### [Aim of the task]
Exactly repeat the line that contains "Given [264,272] |", then every line after it up to and including the final line.

### [Input material]

■ ■ ■ ■ ■ ■ ■

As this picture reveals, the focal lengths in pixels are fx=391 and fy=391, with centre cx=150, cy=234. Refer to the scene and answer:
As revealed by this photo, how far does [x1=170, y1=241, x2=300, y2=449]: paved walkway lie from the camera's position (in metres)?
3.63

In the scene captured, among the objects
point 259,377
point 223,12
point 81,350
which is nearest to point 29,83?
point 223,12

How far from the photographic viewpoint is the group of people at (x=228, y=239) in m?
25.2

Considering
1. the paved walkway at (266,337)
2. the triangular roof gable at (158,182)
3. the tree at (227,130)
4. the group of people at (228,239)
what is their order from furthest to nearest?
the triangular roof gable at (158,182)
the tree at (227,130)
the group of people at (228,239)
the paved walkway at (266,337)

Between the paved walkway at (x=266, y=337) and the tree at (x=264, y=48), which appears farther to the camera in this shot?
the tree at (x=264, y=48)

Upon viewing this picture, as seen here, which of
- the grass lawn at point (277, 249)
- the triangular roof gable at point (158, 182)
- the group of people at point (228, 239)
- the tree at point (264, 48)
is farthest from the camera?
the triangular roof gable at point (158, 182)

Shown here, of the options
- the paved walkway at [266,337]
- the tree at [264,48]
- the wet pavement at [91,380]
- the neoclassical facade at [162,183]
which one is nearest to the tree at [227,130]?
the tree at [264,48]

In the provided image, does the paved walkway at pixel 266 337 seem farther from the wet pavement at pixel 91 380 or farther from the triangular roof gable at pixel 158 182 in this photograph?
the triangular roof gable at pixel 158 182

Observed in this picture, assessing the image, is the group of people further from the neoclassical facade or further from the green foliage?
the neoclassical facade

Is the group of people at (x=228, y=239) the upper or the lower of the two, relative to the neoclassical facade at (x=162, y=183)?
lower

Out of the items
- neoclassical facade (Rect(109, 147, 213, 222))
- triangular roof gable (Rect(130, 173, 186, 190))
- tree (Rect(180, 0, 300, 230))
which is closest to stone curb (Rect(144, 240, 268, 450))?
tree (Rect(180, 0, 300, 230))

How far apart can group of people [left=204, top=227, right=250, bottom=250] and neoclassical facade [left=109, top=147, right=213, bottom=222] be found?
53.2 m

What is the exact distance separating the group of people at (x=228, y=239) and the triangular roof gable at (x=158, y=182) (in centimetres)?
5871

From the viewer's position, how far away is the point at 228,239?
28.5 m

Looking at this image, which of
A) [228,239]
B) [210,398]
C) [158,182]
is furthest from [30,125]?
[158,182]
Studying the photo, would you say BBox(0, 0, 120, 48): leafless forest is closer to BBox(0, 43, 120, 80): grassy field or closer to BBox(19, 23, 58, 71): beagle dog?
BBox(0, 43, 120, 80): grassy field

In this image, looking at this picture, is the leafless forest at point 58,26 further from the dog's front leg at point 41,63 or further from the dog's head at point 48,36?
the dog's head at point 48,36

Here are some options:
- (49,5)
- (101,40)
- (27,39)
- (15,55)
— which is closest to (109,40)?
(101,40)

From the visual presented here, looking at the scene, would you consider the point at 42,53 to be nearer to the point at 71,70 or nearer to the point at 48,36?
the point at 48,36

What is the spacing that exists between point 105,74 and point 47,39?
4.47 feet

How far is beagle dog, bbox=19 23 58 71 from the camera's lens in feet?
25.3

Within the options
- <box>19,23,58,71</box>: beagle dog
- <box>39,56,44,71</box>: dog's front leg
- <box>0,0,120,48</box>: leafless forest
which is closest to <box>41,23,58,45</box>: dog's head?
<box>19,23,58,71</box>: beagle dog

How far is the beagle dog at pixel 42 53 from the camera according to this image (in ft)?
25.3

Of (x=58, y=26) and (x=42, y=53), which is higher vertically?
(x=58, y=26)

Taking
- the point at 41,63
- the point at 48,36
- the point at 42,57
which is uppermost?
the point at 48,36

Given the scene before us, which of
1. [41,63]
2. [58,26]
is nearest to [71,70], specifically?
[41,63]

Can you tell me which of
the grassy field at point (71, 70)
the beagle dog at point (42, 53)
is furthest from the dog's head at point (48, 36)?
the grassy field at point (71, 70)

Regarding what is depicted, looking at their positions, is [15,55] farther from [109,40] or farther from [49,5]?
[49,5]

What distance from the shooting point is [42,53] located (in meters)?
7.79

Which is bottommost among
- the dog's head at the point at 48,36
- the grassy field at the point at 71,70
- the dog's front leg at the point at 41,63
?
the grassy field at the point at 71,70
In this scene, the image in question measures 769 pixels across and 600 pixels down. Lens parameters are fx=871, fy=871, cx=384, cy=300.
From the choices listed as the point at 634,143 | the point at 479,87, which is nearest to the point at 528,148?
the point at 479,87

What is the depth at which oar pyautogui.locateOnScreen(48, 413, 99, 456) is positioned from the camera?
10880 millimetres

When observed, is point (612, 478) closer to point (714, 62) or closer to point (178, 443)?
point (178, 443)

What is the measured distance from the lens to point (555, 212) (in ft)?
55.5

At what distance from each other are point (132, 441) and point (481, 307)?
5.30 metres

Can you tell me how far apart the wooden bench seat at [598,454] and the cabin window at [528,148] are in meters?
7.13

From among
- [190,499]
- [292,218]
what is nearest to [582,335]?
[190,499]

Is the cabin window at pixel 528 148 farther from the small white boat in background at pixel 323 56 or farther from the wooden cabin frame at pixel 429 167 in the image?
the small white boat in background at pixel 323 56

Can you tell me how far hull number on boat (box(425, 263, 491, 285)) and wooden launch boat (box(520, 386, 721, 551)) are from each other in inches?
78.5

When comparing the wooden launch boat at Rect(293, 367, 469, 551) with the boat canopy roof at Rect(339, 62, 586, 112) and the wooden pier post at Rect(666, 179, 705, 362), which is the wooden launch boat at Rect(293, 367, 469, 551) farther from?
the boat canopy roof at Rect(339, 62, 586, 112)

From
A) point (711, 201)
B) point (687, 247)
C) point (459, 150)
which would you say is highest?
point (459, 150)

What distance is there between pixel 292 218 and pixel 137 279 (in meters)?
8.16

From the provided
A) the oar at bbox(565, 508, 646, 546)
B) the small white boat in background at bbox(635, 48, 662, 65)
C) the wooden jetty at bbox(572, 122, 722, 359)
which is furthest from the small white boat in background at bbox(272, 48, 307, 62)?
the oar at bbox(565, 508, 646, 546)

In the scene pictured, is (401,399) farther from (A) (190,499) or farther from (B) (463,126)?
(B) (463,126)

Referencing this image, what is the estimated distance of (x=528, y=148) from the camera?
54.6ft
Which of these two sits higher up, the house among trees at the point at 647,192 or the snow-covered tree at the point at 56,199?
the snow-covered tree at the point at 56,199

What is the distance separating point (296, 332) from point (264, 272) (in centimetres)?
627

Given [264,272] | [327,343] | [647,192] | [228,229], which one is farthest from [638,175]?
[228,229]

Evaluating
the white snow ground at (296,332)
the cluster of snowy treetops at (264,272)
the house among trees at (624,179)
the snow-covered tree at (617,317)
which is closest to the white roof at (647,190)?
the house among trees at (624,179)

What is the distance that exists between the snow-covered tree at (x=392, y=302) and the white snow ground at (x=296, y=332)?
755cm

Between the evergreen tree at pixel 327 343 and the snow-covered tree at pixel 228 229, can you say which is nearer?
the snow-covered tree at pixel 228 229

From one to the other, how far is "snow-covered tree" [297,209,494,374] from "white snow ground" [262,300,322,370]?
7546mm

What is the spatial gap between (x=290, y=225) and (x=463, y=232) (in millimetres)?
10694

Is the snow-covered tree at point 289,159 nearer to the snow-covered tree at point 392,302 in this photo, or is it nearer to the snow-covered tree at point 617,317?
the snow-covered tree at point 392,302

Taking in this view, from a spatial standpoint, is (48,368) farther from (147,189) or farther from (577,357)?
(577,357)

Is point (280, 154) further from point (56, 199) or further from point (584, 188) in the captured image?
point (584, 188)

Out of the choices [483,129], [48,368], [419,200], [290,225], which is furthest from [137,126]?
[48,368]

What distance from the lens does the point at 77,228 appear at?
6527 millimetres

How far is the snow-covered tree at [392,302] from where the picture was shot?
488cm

■ ■ ■ ■ ■ ■ ■

### [Completed exercise]
Given [264,272] | [327,343] | [647,192] | [228,229], which one is farthest from [638,175]?
[228,229]

Evaluating
the white snow ground at (296,332)
the cluster of snowy treetops at (264,272)
the house among trees at (624,179)
the snow-covered tree at (617,317)
which is closest to the white roof at (647,190)?
the house among trees at (624,179)

What is the distance that exists between the snow-covered tree at (x=392, y=302) and the white snow ground at (x=296, y=332)?
755cm

Between the evergreen tree at pixel 327 343 and the snow-covered tree at pixel 228 229, can you say which is nearer?
the snow-covered tree at pixel 228 229

From one to the other, how far is "snow-covered tree" [297,209,494,374] from "white snow ground" [262,300,322,370]?
7546mm

What is the spatial gap between (x=290, y=225) and (x=463, y=232) (in millimetres)?
10694

Is the snow-covered tree at point 289,159 nearer to the snow-covered tree at point 392,302 in this photo, or is it nearer to the snow-covered tree at point 617,317?
the snow-covered tree at point 392,302

Taking in this view, from a spatial standpoint, is (48,368) farther from (147,189) or farther from (577,357)?
(577,357)

Is point (280, 154) further from point (56, 199) or further from point (584, 188) in the captured image?
point (584, 188)

Out of the choices [483,129], [48,368], [419,200], [290,225], which is furthest from [137,126]?
[48,368]

What distance from the lens does the point at 77,228 appear at?
6527 millimetres

How far is the snow-covered tree at [392,302] from where the picture was shot?
488cm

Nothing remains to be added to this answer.